# Objectif visé
Traduisez en anglais cette phrase de la sélection sur le désir d'enrichissement : « Le désir n’est donc jamais tout à fait comblé et ce n’est pas en soi un problème, en fonction évidemment de l’objet sur lequel le désir se porte : s’il concerne l’alimentation, la sexualité ou les connaissances par exemple, on ne peut y voir dans un cadre de satisfaction normal quelque chose de problématique. »
┌─ Sélection
Très vite donc, le pillage des colonies et les richesses matérielles qu’il offre à la métropole (il suffit de penser au façonnage de la Belgique par l’exploitation coloniale du Congo (5)) instille dans les esprits l’instinct de lucre. Le fait que la Loterie prenne naissance dans les colonies ne doit d’ailleurs rien au hasard (6) et recèle une formidable signification idéologique, notamment dans les fondements de notre religion du progrès. Et ce désir d’accumulation de richesse individuelle répond du même processus psychique que tout désir : « Le désir est une force purement psychique qui naît de l’insatisfaction d’un besoin (…) Si tout manque était immédiatement et pleinement comblé, il n’y aurait plus de plaisir imaginé, c’est-à-dire plus de désir. Mais ce danger est exclu, car il reste toujours une fraction d’insatisfaction de laquelle renaîtra le désir» (7). Le désir n’est donc jamais tout à fait comblé et ce n’est pas en soi un problème, en fonction évidemment de l’objet sur lequel le désir se porte : s’il concerne l’alimentation, la sexualité ou les connaissances par exemple, on ne peut y voir dans un cadre de satisfaction normal quelque chose de problématique. Si par contre le désir est celui de posséder plus, impliquant un accroissement indéfini d’argent et de biens, la satisfaction demandant sans cesse à être renouvelée (que ce soit par les placements boursiers ou l’optimalisation fiscale pour les particuliers, les fusions, les acquisitions ou les délocalisations pour les entreprises), dans un monde fini, l’enrichissement ne pourra se faire qu’au détriment des autres, se nourrissant du travail et de la terre.
└─
┌─ Données extraites
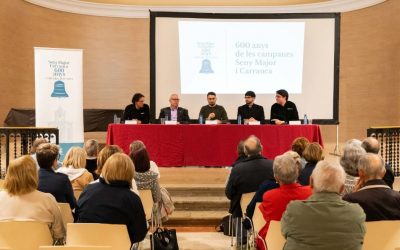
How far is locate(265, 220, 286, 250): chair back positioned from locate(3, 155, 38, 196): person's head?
1.55 m

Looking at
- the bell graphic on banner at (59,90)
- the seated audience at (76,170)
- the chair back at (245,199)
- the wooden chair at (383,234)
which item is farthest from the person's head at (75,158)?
the bell graphic on banner at (59,90)

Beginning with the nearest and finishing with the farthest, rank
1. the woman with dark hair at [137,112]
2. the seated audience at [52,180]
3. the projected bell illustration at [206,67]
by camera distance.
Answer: the seated audience at [52,180] < the woman with dark hair at [137,112] < the projected bell illustration at [206,67]

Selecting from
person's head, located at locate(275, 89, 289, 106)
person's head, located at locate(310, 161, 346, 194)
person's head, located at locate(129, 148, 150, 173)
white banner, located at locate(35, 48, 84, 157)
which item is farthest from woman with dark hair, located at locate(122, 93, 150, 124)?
person's head, located at locate(310, 161, 346, 194)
└─
# Réponse
Desire is therefore never entirely fulfilled, and that is not a problem in itself, depending of course on the object toward which desire is directed: if it concerns food, sexuality or knowledge, for example, one cannot see anything problematic in it within a framework of normal satisfaction.